The existence of interaction between two proteins suggests that they contribute to the same or similar biological processes. Many cellular processes and chemical events in organisms such as enzymatic reactions and dimerization involve protein–protein interactions. In addition, these interactions reveal, in some cases, functional similarity of proteins. Schwikowski et al. (3) proposed a protein function prediction method by which a protein of unknown function is predicted to have the three most frequent cellular functions represented among its direct interaction partners.

However, gene expression data also have been applied to protein function predictions. Clustering analysis of gene expression data can be used to predict functions of unannotated proteins based on the idea that genes with similar functions are likely to be co-expressed (4,5).

Based on these observations, we may deduce that the existence of protein–protein interaction is strongly related to the correlation of gene expressions from the viewpoint of functional similarity. This leads to the fundamental assumption of this paper that proteins that are close to each other in the protein–protein interaction network are likely to be co-regulated by a same set of TFs. In fact, this assumption is supported by the observation made by Jansen et al. (6) that protein complexes have a strong relationship with gene expressions. Therefore, we can use the similarities of biological processes measured by protein–protein interactions to identify the cooperative TFs.

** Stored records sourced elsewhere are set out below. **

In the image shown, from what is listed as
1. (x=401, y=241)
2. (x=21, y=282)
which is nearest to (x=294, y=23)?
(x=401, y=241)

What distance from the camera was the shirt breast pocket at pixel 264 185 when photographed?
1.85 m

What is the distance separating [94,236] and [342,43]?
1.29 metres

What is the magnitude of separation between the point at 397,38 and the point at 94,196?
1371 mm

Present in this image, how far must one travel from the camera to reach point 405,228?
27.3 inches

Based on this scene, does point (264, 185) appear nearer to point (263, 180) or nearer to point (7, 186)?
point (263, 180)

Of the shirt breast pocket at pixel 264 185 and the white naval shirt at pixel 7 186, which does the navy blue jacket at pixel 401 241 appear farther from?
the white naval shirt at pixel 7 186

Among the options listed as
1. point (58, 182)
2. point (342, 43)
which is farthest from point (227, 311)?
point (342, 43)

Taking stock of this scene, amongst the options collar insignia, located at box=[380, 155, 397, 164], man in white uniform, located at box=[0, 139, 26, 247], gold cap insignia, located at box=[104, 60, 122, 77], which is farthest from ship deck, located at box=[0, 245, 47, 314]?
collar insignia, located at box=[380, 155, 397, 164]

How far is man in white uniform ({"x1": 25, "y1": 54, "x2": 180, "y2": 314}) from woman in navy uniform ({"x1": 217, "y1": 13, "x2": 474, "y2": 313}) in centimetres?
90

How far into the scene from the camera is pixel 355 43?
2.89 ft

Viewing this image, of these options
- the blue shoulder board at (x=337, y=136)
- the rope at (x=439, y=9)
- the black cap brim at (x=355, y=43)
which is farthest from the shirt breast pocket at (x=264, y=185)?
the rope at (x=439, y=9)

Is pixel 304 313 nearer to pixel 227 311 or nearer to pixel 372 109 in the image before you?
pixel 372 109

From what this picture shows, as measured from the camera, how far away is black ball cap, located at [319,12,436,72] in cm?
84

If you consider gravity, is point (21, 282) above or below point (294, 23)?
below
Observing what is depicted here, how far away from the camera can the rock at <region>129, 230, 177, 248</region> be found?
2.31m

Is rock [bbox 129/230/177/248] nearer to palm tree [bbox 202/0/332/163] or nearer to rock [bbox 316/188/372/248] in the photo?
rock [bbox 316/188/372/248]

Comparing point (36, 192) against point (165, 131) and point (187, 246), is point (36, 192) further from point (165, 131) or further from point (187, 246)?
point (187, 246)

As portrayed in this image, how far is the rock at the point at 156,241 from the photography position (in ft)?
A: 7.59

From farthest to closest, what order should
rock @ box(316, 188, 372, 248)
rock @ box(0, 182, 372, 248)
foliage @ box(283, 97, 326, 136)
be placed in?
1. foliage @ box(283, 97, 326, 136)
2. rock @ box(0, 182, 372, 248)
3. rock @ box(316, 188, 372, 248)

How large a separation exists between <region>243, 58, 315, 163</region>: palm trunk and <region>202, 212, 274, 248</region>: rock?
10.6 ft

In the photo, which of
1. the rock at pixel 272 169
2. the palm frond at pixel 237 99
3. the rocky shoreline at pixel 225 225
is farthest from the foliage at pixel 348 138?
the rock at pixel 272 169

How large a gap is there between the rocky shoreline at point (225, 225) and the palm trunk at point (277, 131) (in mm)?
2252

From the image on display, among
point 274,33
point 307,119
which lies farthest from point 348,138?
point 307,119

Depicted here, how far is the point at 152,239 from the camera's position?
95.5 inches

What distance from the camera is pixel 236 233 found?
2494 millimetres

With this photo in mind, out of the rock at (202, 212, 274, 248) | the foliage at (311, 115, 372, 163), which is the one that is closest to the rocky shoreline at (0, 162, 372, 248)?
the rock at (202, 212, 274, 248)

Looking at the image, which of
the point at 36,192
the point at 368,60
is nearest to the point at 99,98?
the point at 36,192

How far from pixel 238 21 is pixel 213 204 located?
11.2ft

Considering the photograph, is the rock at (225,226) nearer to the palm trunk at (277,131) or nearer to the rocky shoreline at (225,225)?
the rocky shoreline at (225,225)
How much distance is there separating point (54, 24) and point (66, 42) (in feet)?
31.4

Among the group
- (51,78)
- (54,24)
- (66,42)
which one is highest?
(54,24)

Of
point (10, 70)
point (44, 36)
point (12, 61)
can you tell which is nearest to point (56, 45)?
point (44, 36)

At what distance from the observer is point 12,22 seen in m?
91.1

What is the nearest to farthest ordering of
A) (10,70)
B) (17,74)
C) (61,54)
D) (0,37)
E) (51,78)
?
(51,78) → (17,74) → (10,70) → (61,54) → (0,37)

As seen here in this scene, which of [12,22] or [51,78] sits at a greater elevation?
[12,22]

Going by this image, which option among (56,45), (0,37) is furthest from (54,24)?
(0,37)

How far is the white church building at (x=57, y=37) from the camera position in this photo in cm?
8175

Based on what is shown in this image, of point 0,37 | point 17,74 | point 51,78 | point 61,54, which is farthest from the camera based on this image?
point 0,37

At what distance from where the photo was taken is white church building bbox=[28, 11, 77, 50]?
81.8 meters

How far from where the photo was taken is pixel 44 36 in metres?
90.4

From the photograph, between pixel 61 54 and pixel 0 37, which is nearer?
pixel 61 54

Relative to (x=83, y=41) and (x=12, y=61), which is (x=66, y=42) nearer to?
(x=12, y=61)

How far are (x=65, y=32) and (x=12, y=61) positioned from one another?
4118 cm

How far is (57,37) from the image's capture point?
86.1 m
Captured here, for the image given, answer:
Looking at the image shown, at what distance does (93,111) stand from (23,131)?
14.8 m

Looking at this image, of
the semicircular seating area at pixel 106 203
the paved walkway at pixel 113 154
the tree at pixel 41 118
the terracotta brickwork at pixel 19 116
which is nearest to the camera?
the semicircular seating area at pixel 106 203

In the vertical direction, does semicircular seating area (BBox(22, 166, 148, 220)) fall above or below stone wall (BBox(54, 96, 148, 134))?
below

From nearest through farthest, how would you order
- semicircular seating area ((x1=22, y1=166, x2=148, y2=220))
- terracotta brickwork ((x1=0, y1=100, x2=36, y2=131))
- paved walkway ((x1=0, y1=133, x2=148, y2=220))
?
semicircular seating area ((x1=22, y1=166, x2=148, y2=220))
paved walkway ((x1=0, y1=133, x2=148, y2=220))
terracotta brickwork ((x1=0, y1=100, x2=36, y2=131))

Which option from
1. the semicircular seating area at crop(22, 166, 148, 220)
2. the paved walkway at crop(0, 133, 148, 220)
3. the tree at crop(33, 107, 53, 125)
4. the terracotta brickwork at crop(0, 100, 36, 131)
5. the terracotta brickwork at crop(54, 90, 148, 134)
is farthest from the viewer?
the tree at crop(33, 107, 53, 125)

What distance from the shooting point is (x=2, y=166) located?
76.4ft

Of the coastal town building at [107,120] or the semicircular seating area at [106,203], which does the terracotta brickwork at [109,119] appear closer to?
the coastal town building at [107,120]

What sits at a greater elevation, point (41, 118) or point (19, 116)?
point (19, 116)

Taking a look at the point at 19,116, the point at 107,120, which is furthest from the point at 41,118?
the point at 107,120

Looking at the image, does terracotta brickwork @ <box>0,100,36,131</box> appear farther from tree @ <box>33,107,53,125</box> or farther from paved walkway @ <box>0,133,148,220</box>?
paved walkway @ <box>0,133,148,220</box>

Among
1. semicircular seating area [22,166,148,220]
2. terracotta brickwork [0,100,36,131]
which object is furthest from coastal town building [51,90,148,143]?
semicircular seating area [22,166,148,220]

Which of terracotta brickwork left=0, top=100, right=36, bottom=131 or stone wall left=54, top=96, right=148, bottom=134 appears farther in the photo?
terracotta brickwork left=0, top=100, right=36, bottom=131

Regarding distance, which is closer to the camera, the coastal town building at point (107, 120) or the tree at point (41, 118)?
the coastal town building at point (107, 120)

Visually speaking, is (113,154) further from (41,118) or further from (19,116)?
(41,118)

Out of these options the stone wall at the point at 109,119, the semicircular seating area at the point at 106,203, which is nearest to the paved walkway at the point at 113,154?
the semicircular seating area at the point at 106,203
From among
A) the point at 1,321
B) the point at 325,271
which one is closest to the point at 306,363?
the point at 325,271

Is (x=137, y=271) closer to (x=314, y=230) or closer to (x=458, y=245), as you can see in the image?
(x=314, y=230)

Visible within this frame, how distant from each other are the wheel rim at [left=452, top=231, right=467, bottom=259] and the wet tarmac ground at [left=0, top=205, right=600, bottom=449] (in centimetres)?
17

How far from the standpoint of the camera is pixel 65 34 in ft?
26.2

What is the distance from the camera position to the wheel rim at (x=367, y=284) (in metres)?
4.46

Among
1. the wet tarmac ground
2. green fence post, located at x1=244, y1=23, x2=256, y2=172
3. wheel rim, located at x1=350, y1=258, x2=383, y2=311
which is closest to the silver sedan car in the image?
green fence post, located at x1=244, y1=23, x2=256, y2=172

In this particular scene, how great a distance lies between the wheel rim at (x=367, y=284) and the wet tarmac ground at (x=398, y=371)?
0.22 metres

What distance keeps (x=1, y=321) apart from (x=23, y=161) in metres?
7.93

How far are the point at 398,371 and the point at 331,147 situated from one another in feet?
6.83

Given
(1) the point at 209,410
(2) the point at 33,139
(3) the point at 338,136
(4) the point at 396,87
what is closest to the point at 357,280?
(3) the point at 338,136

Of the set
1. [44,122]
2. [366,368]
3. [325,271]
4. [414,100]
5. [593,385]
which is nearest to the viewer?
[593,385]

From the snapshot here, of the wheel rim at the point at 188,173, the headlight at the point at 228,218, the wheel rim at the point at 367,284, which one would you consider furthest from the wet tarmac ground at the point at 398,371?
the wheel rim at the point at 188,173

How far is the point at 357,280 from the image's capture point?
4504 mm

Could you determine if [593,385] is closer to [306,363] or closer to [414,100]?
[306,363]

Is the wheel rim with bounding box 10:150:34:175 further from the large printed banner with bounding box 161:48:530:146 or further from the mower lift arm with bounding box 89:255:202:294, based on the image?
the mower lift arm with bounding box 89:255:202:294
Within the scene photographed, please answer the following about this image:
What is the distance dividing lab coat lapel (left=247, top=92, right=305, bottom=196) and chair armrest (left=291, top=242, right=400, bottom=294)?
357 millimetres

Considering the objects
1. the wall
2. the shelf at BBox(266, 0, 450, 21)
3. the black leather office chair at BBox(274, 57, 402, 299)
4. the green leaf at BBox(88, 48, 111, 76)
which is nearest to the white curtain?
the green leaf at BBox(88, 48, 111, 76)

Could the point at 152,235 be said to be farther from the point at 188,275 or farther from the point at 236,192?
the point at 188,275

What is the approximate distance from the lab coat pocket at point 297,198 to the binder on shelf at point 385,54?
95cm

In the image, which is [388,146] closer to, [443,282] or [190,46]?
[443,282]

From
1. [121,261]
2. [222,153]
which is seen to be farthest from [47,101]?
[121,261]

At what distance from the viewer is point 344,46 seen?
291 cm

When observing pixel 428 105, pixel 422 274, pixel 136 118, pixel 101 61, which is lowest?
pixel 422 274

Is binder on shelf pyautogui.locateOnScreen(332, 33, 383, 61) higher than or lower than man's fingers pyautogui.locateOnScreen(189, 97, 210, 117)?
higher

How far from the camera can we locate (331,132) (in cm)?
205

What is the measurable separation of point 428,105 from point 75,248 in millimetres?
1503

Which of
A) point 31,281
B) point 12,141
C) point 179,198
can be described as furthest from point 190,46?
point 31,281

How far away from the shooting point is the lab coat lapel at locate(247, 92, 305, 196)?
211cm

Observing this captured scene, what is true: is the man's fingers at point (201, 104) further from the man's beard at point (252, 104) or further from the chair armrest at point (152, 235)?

In our method, first, the protein–protein interaction networks are used to calculate the similarity of biological processes that the genes contribute to. Second, we integrate the similarity of biological processes based on protein–protein interactions and ChIP data to identify synergistic binding of TFs. Our computational experiments in yeast show that predictions made by our method based on protein–protein interactions have successfully identified eight pairs of cooperative TFs that have literature evidences and could not be identified by the previous method based on gene expression data. In addition, 12 new possible pairs of cooperative TFs have been inferred. From our careful analyses of the biological relevances for those pairs, we suggest a biological observation that some metabolism is regulated rather on translation level than on transcription level.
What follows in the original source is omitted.